Aim: List each line in the rows below that contains the word "foot", copying every such line in full.

— start of Data for the task —

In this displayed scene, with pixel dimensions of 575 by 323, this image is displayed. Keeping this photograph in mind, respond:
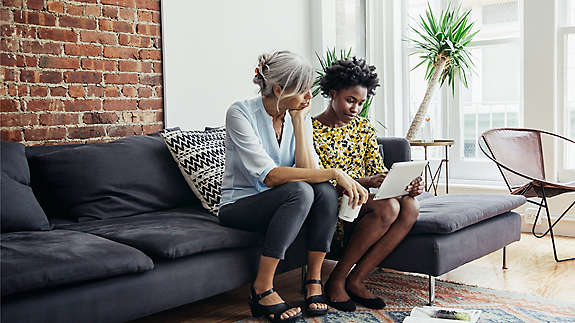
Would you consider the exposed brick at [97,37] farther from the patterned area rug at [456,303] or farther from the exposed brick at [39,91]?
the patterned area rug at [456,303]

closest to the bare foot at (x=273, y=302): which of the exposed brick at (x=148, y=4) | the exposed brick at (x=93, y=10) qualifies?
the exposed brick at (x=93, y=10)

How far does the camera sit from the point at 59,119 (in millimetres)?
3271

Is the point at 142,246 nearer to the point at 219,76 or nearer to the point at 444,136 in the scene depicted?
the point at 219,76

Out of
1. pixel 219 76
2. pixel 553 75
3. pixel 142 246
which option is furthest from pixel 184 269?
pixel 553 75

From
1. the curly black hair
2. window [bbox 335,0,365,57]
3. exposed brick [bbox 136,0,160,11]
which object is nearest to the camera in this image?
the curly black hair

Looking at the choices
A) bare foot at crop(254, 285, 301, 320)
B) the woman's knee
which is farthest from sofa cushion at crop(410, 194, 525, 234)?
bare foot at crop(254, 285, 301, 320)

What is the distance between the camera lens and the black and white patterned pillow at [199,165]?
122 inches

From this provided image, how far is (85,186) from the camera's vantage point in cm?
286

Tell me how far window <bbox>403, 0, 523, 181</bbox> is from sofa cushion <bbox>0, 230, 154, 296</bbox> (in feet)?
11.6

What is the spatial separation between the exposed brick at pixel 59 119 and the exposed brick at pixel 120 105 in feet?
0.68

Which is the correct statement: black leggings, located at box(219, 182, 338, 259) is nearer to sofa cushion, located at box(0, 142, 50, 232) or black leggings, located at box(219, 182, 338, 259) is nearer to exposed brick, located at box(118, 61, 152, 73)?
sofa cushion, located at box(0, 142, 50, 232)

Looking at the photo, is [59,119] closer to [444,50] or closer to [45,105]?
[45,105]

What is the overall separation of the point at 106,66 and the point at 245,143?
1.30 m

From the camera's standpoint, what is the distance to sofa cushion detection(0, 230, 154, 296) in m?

— end of Data for the task —
— start of Data for the task —

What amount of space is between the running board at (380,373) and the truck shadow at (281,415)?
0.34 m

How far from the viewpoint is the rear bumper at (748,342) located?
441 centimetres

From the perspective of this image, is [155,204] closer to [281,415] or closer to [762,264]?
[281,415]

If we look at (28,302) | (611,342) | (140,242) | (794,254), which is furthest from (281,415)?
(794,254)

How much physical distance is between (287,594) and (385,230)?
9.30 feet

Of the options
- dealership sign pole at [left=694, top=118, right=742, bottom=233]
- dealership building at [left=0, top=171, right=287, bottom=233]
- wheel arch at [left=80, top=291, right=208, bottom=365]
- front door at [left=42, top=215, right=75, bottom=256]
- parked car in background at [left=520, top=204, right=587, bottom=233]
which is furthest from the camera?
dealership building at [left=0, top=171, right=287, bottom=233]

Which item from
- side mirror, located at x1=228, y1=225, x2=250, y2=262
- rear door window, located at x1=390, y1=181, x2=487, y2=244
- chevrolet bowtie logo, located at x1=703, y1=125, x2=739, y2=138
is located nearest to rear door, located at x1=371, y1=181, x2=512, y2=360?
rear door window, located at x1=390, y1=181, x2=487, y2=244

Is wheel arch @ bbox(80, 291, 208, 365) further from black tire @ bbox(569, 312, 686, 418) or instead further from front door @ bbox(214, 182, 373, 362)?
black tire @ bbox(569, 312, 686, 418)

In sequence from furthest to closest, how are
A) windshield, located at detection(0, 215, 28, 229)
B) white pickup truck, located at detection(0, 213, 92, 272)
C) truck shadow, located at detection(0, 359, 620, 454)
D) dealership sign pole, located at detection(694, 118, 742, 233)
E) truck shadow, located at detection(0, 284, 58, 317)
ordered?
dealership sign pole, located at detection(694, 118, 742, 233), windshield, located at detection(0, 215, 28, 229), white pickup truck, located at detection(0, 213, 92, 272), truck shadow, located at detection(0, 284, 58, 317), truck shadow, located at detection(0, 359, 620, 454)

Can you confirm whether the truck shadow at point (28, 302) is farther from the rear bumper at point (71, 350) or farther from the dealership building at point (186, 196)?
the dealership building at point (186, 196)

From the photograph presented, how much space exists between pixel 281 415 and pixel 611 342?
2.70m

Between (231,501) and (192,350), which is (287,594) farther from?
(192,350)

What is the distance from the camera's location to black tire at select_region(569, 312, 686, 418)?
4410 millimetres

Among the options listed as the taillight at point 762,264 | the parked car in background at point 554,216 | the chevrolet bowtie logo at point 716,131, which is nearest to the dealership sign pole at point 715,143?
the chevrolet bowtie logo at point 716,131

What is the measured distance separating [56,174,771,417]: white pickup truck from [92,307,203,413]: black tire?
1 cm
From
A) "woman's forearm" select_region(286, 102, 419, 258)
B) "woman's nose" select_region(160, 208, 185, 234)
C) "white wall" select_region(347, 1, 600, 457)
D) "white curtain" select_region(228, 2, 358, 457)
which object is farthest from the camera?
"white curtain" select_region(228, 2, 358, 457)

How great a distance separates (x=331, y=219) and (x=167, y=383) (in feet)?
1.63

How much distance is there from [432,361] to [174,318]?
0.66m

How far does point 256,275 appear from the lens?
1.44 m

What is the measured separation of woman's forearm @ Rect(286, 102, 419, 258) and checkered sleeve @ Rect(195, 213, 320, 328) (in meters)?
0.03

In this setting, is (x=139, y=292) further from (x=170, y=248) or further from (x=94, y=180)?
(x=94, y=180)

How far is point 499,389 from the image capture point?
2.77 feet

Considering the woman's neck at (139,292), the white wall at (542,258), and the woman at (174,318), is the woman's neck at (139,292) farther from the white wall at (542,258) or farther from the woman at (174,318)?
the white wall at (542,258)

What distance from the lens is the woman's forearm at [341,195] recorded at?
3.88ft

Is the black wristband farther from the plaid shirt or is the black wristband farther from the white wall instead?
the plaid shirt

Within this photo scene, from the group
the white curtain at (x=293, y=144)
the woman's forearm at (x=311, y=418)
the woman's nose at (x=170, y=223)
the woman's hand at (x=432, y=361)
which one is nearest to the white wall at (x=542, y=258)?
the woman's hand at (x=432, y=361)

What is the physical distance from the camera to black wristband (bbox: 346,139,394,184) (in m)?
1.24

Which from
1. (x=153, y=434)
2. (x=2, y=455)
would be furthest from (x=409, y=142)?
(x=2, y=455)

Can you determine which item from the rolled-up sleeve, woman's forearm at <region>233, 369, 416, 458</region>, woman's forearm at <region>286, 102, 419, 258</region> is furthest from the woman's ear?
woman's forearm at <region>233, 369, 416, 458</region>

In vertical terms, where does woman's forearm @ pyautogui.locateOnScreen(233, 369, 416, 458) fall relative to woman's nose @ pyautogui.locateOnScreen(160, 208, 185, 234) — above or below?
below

— end of Data for the task —

Exercise result:
closest to the bare foot at (x=273, y=302): which of the exposed brick at (x=148, y=4) | the exposed brick at (x=93, y=10) qualifies?
A) bare foot at crop(254, 285, 301, 320)
bare foot at crop(254, 285, 301, 320)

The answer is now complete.